## WRITTEN REQUEST 1
In the entries below, reproduce everything from the line containing "Taking this photo" down to the line containing "5.63 metres", with both of those lines included, character for character.

1. It looks as if this movie is not political, and it isn't in the conventional sense. But it does give us an interesting glimpse of life in Israel today. A Filipino maid is living away from her family in order to feed it (just like anywhere else in the world today); a young woman barely scrapes by while her mother makes pleas on TV to help the poor. There is a deep disconnection and lack of empathy between generations. It seems to me that this is not the equitable Israel that everyone imagined as they danced the hora in 1948. Not everything is and always has to be about terrorists and Palestinians, but this doesn't mean it's not political. As in the movie The Band's Visit, the filmmakers somehow ground their films in reality, but their surreal or whimsical quality is what gives them air. Reality is so relentlessly heavy in Israel, it is not surprising that its young artists may want to temper it with lightness, with some form of escape. However, what makes these films transcend is precisely that they are rooted in the real. Fortunately, yet because of harsh circumstances, Israelis are constitutionally incapable of being too cute. This is a very good thing. So don't be fooled by the word "whimsy". This is a movie with very real situations and very real feelings.
The novelist David Grossman has said that he wishes Israel were a more normal country, with the normal problems of a normal country. A movie like Jellyfish shows you he is not alone in his wishing.
2. Nikol Leitman, the little girl that appears in the film, is a find. Had she been an inch less charismatic and beautiful, I think the whimsical part of the movie would have been harder to take and believe. But she is so amazing, every time she is on the screen, you feel the magic.
That the filmmakers knew to choose her is a sure sign of their ample talent.

Apr 2, 2008

Not on a Tarkovsky Mood Today

I don't think I have ever said no to an invitation to go to the movies (unless said is for Rambo LVII, or some such Roman circus). But today I got an offer I could very happily refuse. My dear masochistic cineastes, Luis and Bego went to see Andrei Rublev at BAM.

## DATA LISTING
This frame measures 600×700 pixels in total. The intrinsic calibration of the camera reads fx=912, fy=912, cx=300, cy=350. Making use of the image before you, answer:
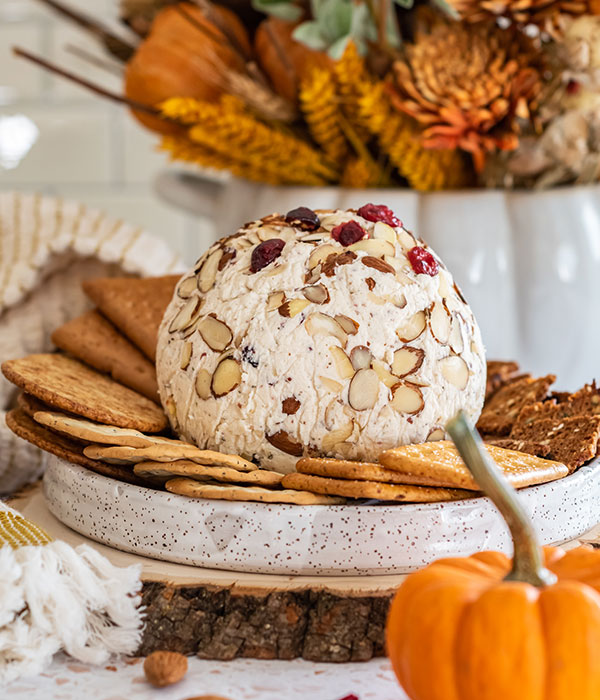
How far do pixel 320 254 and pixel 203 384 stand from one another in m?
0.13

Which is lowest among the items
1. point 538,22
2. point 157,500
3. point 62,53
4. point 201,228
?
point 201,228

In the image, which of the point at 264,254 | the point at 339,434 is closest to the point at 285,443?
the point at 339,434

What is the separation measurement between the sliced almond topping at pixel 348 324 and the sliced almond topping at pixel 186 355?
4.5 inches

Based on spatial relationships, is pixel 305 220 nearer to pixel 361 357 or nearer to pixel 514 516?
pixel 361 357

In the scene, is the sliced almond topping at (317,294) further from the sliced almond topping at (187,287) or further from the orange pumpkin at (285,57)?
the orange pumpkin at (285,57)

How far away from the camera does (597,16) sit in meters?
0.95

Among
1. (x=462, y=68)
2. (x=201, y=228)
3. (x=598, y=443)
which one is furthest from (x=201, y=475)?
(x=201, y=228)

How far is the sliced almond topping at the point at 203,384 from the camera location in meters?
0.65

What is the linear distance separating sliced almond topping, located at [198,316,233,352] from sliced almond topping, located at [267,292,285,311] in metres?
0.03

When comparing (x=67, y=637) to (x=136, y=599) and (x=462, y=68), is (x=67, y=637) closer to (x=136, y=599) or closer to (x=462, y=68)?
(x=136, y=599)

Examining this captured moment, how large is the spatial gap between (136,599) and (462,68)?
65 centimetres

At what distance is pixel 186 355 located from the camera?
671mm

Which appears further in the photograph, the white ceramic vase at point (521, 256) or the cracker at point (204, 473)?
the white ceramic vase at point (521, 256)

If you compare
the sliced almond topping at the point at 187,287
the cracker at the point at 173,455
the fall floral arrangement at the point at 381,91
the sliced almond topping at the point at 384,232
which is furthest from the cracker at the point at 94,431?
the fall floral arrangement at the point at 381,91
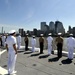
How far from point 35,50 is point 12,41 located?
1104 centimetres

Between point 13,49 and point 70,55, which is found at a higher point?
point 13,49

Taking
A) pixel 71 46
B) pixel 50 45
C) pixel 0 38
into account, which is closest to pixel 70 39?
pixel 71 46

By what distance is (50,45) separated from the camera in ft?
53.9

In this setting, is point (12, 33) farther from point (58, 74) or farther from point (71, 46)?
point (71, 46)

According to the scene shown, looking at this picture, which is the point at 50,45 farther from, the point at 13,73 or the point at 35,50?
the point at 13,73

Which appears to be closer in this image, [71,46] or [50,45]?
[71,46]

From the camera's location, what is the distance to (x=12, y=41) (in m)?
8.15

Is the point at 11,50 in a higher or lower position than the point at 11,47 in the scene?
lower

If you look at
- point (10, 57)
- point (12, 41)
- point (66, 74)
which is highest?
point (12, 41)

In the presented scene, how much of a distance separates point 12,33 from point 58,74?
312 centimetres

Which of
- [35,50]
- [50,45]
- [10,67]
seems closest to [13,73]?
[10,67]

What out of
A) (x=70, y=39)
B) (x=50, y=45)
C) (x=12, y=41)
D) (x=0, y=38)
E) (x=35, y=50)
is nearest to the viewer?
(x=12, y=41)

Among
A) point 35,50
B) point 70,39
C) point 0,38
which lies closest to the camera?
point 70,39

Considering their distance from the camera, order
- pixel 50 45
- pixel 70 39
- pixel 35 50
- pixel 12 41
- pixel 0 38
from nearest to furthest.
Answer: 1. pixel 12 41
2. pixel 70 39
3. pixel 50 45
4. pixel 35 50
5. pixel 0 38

--

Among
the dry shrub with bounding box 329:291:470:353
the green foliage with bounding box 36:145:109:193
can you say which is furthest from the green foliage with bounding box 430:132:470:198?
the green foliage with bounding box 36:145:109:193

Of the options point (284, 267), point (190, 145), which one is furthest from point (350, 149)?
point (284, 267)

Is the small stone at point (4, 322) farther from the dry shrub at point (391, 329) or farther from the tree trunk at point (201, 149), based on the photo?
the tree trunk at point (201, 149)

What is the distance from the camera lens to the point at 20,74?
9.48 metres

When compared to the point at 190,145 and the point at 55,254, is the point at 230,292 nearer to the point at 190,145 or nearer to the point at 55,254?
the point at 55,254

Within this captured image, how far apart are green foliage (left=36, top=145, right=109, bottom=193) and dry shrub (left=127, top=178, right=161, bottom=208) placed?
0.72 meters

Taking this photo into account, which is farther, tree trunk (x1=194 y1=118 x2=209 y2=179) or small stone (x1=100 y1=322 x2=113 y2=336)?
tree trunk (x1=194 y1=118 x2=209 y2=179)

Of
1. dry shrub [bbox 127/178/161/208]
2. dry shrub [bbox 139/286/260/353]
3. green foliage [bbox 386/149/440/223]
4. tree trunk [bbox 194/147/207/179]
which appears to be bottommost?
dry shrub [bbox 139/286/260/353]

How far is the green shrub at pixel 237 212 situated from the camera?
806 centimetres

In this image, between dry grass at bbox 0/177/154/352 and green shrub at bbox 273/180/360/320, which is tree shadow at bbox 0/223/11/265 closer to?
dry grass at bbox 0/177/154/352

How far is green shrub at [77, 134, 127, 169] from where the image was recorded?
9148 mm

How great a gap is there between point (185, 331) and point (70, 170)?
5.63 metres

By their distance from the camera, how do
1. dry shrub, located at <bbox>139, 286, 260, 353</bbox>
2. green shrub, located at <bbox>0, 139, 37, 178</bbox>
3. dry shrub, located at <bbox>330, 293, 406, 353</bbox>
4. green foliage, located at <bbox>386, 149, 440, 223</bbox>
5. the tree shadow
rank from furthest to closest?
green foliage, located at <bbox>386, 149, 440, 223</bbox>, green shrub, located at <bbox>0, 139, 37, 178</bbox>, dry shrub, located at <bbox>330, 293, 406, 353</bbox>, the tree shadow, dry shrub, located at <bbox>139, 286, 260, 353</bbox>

* * *

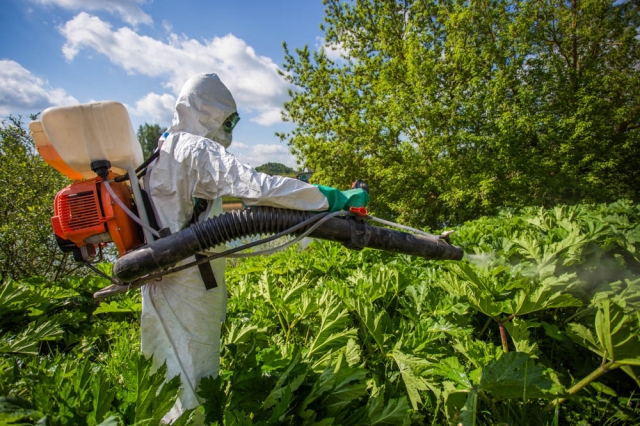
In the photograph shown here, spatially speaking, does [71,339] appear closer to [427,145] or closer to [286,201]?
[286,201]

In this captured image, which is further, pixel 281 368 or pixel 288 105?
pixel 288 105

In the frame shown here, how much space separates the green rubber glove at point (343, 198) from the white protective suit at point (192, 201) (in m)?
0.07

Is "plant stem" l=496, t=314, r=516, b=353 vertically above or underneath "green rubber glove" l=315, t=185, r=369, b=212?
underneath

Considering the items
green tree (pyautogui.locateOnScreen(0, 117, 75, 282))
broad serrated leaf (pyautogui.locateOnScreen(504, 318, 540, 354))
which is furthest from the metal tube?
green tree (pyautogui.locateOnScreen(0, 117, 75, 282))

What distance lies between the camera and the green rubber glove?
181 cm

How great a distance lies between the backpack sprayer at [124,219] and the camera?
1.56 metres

## WRITTEN REQUEST 2
Carry on the film commentary above, starting after its final sentence.

## TASK ANSWER 1
Taking this photo into account, which is farther, tree trunk (x1=194 y1=118 x2=209 y2=179) or small stone (x1=100 y1=322 x2=113 y2=336)?
tree trunk (x1=194 y1=118 x2=209 y2=179)

Of
1. dry shrub [bbox 127/178/161/208]
2. dry shrub [bbox 139/286/260/353]
3. green foliage [bbox 386/149/440/223]
4. tree trunk [bbox 194/147/207/179]
which appears to be bottommost?
dry shrub [bbox 139/286/260/353]

How far is the green shrub at pixel 237 212 situated from the camera?
806 centimetres

In this image, between dry grass at bbox 0/177/154/352 and green shrub at bbox 273/180/360/320, which is tree shadow at bbox 0/223/11/265 closer to?
dry grass at bbox 0/177/154/352

How far is green shrub at [77, 134, 127, 169] from where the image was recorded?
9148 mm

How great a gap is there between point (185, 331) and point (70, 170)?
5.63 metres

## TASK ANSWER 2
Even if I was not currently under the spell of PMS, I'd still would have said nyet. Maybe it is time for me to revisit the oeuvre of the Russian director (now that I've sat through 8 hours of Satantango, I feel I'm invincible), but I've never really liked Tarkovsky. When I was younger, and went to the Cineteca Nacional in Mexico City to get my requisite dose of important pretentious films, the two responses his movies induced in me were attacks of the giggles, or a deep wish to sleep.
So sue me.

Truffaut Vs Godard

I'm a Truffaut kind of jeune fille.
And to judge from Richard Brody's gossipy article about the deux of them, I'm not wrong about the spoiled brattiness of Godard.
Without them both, however, we would have no New Wave, and who knows how long it would have taken for cinema to be liberated and revolutionized. It is fitting that it was a pair of French young guys who did it. No one loves the movies like the French.

In The Valley Of Elah

Have I told you how much I hated In The Valley of Elah? No? Here goes:
I do not understand why certain critics like certain movies. David Denby plotzed about this film as if it was a miracle to behold. This being a Paul Haggis film (Crash: need I say more?) I had serious doubts. But I love me my Tommy Lee Jones, so I went to see what the fuss was all about. In short, In The Valley of Elah has the distinctive signature of a Paul Haggis movie. It is contrived, manipulative and utterly fake, but since this is all done with a mournful tone and a dour palette, the cheesiness evades even the most perspicacious film critics.
A film that wastes the talents of Susan Sarandon in such a sloppy, cavalier way is already asking for trouble. But then there are the paint by numbers plot twists that always remind me perhaps I need to read that Story screenwriting manual again, since people who follow its advice -- and I bet Paul Haggis is one of them -- tend to win Oscars and good reviews for their terrible movies.
These are the two things that really rubbed me the wrong way:
1. I am expected to believe that the missing soldier's cellphone contains an inordinate amount of footage, almost the length of Ben Hur. Let's for a moment give this the benefit of the doubt. What is unconscionable is that this flimsy plot device is artificially dragged out to elicit maximum manipulation of the audience.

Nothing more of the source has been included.